Occorre favorire lo sviluppo di una  chiara coscienza civile, consapevoli del fatto che la diminuzione delle disuguaglianze di genere passa anche attraverso la realizzazione di servizi per l’infanzia. Supportando i genitori, inoltre, si favorisce la crescita economica del Paese.

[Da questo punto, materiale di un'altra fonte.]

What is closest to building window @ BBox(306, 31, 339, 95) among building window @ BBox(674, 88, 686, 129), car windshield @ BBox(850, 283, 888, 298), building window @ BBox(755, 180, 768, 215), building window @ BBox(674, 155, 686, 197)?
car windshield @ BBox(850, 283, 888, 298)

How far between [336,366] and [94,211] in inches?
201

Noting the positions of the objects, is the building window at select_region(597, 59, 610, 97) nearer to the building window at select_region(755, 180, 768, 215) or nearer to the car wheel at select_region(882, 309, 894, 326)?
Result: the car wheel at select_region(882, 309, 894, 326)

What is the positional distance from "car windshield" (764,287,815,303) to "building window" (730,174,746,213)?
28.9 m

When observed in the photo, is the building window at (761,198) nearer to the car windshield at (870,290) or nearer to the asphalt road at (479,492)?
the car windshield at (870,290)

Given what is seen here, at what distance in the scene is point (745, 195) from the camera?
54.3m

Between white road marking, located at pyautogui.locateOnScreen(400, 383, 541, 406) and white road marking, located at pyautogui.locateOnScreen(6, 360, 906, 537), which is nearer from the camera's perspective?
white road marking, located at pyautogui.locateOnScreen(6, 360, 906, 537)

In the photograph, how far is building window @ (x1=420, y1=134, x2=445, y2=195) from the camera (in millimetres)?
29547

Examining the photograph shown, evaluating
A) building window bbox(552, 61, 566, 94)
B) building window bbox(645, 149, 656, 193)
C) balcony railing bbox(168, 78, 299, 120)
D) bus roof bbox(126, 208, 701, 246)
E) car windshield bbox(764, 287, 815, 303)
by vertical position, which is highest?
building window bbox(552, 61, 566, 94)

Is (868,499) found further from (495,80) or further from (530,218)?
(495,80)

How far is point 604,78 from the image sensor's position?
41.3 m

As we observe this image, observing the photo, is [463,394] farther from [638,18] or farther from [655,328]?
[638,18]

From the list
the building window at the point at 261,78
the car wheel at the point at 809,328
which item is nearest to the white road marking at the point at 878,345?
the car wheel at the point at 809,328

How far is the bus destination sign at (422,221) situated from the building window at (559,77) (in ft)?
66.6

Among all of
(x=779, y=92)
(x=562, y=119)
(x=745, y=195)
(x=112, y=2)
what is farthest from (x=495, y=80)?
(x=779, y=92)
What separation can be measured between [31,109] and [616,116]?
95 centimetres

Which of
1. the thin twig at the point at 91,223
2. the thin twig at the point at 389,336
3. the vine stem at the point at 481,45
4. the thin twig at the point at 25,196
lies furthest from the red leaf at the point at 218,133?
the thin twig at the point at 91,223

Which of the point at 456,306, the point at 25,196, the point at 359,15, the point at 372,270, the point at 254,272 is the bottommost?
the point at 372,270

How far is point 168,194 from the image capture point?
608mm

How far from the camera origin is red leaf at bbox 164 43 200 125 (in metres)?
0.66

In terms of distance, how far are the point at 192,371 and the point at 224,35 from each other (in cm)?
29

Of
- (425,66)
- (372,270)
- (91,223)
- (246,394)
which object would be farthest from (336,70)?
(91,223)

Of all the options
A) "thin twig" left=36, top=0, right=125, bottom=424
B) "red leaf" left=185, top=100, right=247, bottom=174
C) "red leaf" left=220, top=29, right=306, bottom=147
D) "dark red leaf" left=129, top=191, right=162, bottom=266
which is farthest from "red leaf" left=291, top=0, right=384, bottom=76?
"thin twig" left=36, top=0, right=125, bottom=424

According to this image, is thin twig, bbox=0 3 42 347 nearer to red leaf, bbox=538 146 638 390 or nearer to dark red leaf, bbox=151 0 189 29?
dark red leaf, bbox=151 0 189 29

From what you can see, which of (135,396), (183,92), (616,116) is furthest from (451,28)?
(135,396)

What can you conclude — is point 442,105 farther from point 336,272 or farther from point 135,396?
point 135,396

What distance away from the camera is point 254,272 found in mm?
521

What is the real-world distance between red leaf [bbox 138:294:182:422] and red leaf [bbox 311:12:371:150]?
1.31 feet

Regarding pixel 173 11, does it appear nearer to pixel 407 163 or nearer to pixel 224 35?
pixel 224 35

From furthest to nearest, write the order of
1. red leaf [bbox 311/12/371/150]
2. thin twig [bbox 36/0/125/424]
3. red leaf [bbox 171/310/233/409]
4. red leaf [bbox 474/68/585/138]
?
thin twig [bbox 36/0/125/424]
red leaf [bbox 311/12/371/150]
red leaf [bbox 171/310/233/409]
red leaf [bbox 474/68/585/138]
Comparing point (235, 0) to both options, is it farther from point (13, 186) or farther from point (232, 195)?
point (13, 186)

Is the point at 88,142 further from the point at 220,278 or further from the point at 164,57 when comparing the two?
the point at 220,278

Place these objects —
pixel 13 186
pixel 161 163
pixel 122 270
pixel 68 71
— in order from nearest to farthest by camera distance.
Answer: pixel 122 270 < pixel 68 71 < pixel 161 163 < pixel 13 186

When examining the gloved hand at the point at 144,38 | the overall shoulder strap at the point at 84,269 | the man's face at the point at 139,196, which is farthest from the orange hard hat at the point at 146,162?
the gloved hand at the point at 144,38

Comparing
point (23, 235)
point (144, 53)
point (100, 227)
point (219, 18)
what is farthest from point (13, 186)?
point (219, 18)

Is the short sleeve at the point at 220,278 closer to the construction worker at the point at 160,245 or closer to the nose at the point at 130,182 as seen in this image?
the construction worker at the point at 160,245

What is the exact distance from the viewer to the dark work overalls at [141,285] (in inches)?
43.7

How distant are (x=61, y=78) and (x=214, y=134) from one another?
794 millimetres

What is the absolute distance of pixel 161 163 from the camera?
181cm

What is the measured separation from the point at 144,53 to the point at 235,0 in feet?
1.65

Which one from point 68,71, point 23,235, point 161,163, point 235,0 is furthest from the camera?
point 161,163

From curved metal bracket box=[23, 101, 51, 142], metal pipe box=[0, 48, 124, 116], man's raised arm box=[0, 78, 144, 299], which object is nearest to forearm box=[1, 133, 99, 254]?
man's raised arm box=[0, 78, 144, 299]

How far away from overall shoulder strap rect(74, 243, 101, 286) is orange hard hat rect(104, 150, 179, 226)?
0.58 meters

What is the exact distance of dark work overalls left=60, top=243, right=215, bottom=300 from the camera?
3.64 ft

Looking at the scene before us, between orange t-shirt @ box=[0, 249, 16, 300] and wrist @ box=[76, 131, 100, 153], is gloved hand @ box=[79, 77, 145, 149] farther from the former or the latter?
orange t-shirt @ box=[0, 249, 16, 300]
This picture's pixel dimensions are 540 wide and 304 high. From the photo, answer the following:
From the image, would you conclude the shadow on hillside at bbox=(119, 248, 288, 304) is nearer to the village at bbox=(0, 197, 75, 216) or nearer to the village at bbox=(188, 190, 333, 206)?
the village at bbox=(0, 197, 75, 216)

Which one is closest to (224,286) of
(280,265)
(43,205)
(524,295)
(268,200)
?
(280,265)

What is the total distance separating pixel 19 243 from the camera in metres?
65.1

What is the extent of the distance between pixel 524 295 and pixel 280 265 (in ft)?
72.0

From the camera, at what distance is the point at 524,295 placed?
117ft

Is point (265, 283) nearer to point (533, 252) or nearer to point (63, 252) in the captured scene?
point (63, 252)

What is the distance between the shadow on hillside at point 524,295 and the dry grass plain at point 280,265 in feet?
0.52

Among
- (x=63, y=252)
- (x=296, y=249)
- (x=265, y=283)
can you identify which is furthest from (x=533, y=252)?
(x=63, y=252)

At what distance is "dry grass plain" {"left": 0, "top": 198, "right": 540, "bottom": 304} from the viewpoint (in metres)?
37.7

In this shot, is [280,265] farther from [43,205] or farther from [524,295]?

Il nuovo Governo si trova a dover affrontare un lavoro immane ma dall’Europa provengono segnali incoraggianti: la percezione della nostra nazione è migliorata. L’Unione è cosciente del fatto che “l’Italia deve affrontare rapidamente le sfide formidabili che ha di fronte, ma il nuovo Governo ha il know-how” per portare avanti le riforme necessarie, finalizzate a risanare le debolezze strutturali del Paese. Ciò è quanto emerge dal documento firmato dal commissario europeo agli Affari economici Olli Rehn: sedici pagine per incentivare il Governo italiano e dire che serve subito una manovra da 11 miliardi di euro.

Fronteggiare le disuguaglianze di genere, soprattutto in campo economico, vuol dire maturare degli obiettivi di crescita, ed è evidente che nei Paesi dove le disparità tra uomini e donne sono meno marcate si affermano strategie politiche ed economiche in grado di valorizzare l’universo femminile, considerato un fattore di sviluppo per la società. Ciò non accade in Italia, dove lavoro e maternità sono più inconciliabili che in qualsiasi altro Paese europeo e un quarto delle donne abbandona il lavoro dopo la nascita di un figlio.

Il ‘governo tecnico di impegno nazionale’ del professor Monti annuncia strategie nuove che mirano a risollevare il sistema Paese anche in termini di uguaglianza di genere, partendo dal problema dell’occupazione. Per riformare il Paese in pochi mesi serve però anche l’appoggio dei partiti, delle parti sociali e dell’opinione pubblica. La stessa Unione Europea consiglia al premier di “spiegare chiaramente e in modo convincente l’insostenibilità dei costi di un fallimento e i benefici, per la società, di un successo”. Il  rischio di default, inoltre, “può aumentare rapidamente in assenza di risposte adeguate”. Di fronte all’entrata in scena del nuovo esecutivo di Mario Monti il commissario Rehn, aveva avvertito: “Il monitoraggio Ue sull’Italia proseguirà. Il lavoro con il nuovo governo è avviato e le sfide che deve affrontare sono difficili”.

E’ comunque ancora possibile dare ‘risposte adeguate’, rimuovere gli ostacoli alla crescita ma, per riparare i danni, occorre lavorare sodo. Ci si affida alla ricette del Professore per dare una scossa positiva al Paese che, nello stato attuale, non può più aspettare.